I happened to be in the living room that afternoon when my wife sat down to watch Oprah - I usually retire to the office and do some blogging - but what was unique about this particular episode was that it was shot in my city of residence, Sacramento. Oprah had her investigative reporter, Lisa Ling (who is from Sacramento) do a story on the newly homeless here in the capital city. These newly homeless apparently had homes until the recent downturn with the economy. Not surprisingly, Oprah and her producers tried their best to make these Sacramentans look as sympathetic as possible, but I thought that "pathetic" was a more fitting adjective.
One family in particular caught my attention. Favor and Ryan Whitesides and their three children became homeless last year when the bank foreclosed upon their house due to the Whitesides' inability to make their payments. Now, Favor and the three kids walk the streets in an unsavory section of Sacramento because it is near the Loaves and Fishes homeless shelter where they spend their nights and the kids attend school.
I'm sure that if Oprah could have left it at that, she would have, because with each new piece of information about this family, my B***S*** detector began to go into overdrive. First, it was revealed that only the wife and the three kids, ages 13, 11, and 9, have to walk the streets and sleep in shelters with their worldly possessions in garbage bags. The husband lives in an apartment with friends. Way to live up to your husbandly and fatherly duties there, Ryan.
Next, it was revealed that
the Whitesides had an adjustable rate mortgage.
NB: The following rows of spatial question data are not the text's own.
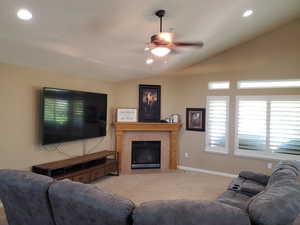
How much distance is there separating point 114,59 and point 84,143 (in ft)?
7.03

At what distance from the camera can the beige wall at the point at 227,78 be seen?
507 cm

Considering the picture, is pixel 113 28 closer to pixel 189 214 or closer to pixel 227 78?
pixel 189 214

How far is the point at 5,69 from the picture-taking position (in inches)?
138

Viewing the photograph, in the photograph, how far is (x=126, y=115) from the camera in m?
5.96

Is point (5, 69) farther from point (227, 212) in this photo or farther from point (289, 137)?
point (289, 137)

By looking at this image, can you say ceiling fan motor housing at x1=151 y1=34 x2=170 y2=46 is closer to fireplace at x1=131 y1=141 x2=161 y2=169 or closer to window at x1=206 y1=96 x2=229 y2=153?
window at x1=206 y1=96 x2=229 y2=153

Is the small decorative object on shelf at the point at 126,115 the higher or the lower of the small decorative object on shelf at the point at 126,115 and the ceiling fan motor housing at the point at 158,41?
the lower

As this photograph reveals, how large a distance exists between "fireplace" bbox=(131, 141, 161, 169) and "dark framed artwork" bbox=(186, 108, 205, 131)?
104 centimetres

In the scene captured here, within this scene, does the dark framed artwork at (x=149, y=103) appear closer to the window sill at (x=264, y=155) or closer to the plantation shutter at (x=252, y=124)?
the plantation shutter at (x=252, y=124)

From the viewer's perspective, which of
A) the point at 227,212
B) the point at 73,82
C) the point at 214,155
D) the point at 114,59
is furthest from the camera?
the point at 214,155

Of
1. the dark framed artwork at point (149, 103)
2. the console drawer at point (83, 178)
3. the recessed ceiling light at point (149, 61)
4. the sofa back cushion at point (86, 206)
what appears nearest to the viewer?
the sofa back cushion at point (86, 206)

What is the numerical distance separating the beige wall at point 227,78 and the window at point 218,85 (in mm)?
108

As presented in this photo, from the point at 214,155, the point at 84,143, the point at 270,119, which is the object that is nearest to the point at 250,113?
the point at 270,119

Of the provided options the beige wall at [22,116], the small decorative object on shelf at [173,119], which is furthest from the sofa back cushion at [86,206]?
the small decorative object on shelf at [173,119]
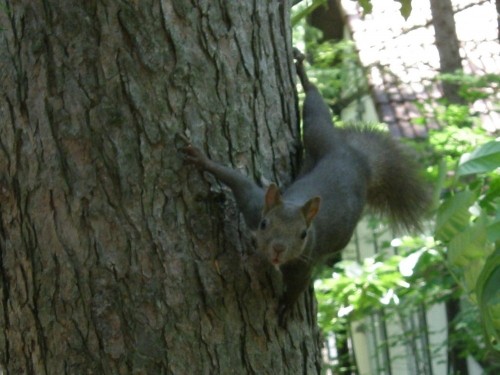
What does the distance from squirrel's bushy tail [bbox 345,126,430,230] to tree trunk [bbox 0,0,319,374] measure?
3.04 feet

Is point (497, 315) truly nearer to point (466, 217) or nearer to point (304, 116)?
point (466, 217)

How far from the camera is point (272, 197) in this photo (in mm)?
2520

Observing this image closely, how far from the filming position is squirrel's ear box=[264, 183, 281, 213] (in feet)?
8.17

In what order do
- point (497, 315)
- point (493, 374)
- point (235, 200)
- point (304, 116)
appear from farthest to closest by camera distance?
point (493, 374)
point (304, 116)
point (497, 315)
point (235, 200)

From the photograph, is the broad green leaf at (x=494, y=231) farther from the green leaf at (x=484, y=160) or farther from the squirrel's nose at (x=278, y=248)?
the squirrel's nose at (x=278, y=248)

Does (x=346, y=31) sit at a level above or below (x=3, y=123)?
above

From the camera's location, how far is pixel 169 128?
2.38m

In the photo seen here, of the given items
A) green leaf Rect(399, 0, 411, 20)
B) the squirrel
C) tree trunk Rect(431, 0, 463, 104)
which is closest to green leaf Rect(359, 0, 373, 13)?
green leaf Rect(399, 0, 411, 20)

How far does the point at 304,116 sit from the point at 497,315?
85cm

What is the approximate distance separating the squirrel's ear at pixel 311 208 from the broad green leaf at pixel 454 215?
0.32 metres

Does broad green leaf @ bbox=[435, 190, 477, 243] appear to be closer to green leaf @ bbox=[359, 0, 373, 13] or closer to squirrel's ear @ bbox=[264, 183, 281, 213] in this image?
squirrel's ear @ bbox=[264, 183, 281, 213]

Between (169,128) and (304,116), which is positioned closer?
(169,128)

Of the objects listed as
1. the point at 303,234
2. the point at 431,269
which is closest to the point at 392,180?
the point at 303,234

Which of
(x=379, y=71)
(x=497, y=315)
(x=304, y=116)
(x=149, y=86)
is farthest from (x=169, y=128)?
(x=379, y=71)
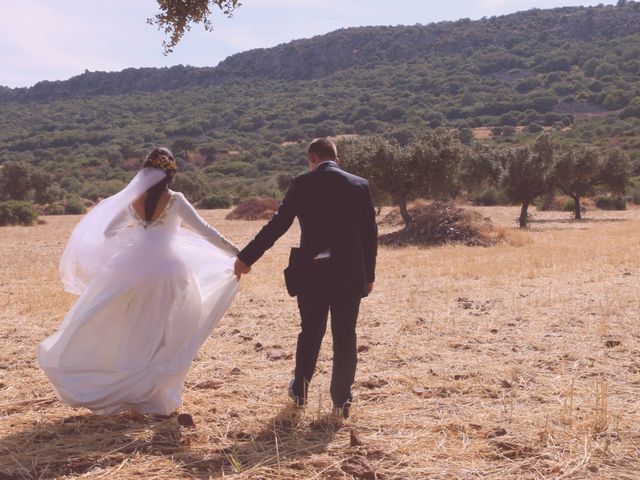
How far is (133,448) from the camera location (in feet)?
15.0

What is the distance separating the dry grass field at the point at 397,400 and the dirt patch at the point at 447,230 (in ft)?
31.2

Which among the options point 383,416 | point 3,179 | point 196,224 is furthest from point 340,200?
point 3,179

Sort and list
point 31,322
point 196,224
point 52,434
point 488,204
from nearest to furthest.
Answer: point 52,434
point 196,224
point 31,322
point 488,204

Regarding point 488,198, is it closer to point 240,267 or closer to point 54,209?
point 54,209

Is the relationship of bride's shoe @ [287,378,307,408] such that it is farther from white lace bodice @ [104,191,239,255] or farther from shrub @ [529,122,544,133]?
shrub @ [529,122,544,133]

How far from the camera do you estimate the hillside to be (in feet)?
256

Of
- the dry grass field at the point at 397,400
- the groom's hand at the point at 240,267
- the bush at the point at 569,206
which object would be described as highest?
the groom's hand at the point at 240,267

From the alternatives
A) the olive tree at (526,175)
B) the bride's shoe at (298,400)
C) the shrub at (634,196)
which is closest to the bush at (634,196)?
the shrub at (634,196)

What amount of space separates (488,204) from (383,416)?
141 feet

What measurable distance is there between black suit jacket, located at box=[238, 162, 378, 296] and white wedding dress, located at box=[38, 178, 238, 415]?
0.97 metres

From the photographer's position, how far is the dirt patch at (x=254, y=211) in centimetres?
3706

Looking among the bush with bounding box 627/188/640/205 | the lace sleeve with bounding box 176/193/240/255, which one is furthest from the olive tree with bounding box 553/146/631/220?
the lace sleeve with bounding box 176/193/240/255

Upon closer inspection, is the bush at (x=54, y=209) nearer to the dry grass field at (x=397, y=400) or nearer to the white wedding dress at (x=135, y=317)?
the dry grass field at (x=397, y=400)

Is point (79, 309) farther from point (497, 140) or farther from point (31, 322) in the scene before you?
point (497, 140)
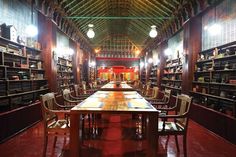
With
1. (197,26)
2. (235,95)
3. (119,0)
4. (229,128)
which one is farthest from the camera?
(119,0)

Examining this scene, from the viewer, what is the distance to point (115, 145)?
3.71 meters

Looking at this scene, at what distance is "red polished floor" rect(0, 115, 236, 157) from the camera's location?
3320 millimetres

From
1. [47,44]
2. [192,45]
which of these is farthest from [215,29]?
[47,44]

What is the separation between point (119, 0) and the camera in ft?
40.9

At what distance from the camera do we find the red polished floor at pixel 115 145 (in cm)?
332

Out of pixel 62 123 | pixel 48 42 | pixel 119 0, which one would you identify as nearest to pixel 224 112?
pixel 62 123

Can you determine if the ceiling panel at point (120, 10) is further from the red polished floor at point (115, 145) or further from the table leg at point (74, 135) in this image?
the table leg at point (74, 135)

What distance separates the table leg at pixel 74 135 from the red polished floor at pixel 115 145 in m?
0.54

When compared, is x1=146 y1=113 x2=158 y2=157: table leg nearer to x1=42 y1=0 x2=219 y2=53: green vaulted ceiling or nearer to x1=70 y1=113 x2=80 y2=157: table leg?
x1=70 y1=113 x2=80 y2=157: table leg

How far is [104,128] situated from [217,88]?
3146mm

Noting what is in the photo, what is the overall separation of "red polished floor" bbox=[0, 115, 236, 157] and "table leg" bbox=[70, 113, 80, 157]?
21.2 inches

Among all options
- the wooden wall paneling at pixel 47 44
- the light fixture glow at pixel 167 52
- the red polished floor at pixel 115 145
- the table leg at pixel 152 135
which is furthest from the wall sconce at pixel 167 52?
the table leg at pixel 152 135

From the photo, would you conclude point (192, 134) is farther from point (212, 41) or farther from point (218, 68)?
point (212, 41)

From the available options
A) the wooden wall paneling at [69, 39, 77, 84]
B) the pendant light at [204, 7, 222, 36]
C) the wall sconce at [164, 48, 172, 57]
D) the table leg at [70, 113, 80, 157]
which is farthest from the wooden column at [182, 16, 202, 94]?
the wooden wall paneling at [69, 39, 77, 84]
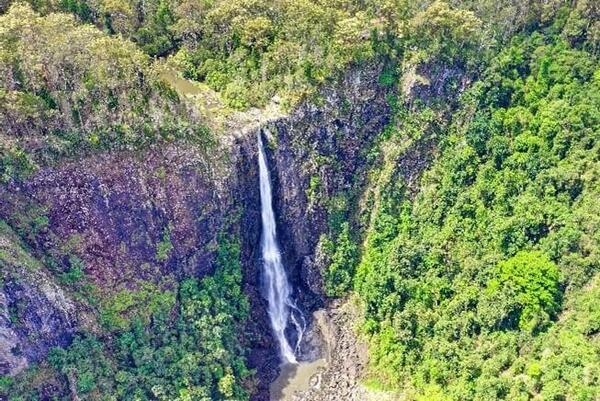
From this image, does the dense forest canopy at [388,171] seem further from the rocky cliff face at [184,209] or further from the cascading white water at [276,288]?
the cascading white water at [276,288]

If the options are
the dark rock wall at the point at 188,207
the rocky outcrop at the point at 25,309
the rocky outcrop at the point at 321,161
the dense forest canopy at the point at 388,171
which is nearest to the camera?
the rocky outcrop at the point at 25,309

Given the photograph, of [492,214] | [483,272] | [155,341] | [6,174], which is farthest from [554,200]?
[6,174]

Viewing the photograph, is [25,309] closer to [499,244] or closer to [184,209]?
[184,209]

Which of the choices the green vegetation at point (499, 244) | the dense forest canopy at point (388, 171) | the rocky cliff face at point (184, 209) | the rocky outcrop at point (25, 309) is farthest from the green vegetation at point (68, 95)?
the green vegetation at point (499, 244)

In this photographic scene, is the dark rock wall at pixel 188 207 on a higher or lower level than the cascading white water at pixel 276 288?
higher

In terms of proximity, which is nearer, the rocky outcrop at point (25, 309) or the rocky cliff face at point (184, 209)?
the rocky outcrop at point (25, 309)

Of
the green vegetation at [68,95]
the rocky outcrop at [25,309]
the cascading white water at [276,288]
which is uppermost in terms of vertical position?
the green vegetation at [68,95]
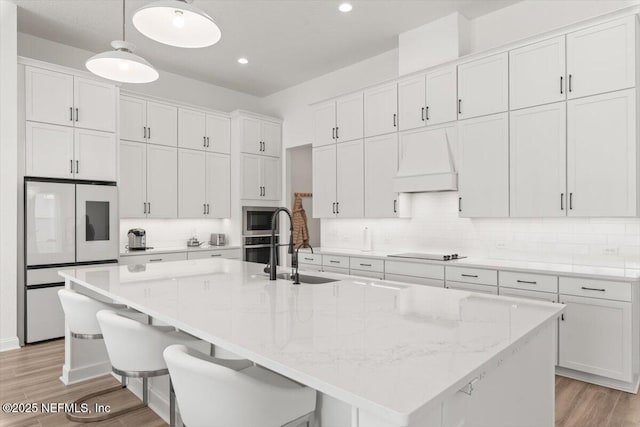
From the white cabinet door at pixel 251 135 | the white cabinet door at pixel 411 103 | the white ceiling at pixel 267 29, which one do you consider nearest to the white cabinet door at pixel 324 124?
the white ceiling at pixel 267 29

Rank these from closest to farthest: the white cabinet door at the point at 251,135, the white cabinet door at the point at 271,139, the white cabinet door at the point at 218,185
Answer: the white cabinet door at the point at 218,185 < the white cabinet door at the point at 251,135 < the white cabinet door at the point at 271,139

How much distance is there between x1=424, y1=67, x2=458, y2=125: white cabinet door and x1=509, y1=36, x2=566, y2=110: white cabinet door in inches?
22.4

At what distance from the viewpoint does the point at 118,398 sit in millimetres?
2822

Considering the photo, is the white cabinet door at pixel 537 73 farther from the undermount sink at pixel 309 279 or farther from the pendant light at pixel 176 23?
the pendant light at pixel 176 23

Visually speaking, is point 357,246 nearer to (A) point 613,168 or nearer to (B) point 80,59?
(A) point 613,168

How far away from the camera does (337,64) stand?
5668mm

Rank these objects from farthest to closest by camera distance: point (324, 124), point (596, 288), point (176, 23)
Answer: point (324, 124) < point (596, 288) < point (176, 23)

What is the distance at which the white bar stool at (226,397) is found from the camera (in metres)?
1.24

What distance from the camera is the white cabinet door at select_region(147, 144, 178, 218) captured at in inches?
214

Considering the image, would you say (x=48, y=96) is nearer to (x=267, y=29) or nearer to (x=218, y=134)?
(x=218, y=134)

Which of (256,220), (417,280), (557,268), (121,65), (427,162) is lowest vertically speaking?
(417,280)

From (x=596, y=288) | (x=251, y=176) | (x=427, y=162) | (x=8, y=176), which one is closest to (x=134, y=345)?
(x=596, y=288)

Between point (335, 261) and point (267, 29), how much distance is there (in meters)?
2.84

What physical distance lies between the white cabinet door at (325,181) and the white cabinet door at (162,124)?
203 centimetres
Disagree with me if you wish, but unless you have some damn unique circumstances, the necessity of an ARM means you shouldn't even be buying a house in the first place.
Next, it was revealed that until they lost their jobs, Favor was a home care provider, and Ryan did clerical work; both of these jobs are minimum wage or just over. But it gets better: in addition to losing their house, they also had to get rid of their... Lincoln Navigator.
Are you starting to get the picture?
But the Whitesides weren't done. At one point, Favor was being interviewed by Oprah's crew inside a homeless shelter. There is Favor, sitting on a couch in a lobby, telling her woe-is-me tale of poverty and homelessness - her brood sitting around her to remind us all that there are deprived children involved here. And what is Favor's 13 year-old daughter doing during this interview? She is sitting next to her mother, texting on a cell phone!
I am sure that there really are some hard-luck cases out there where people truly did the right thing but have still ended up in financial and residential straits. However, I must agree with radio host Neal Boortz, who often says that the reason the rich get richer and the poor get poorer is because the rich keep making wise choices that make them richer, and the poor keep making unwise choices that make them poorer.
Too bad Oprah, Lisa Ling, and the rest of the Oprah crew were too cowardly to question any of the unwise choices of the family that they hoisted up as the poster children of homelessness in Sacramento.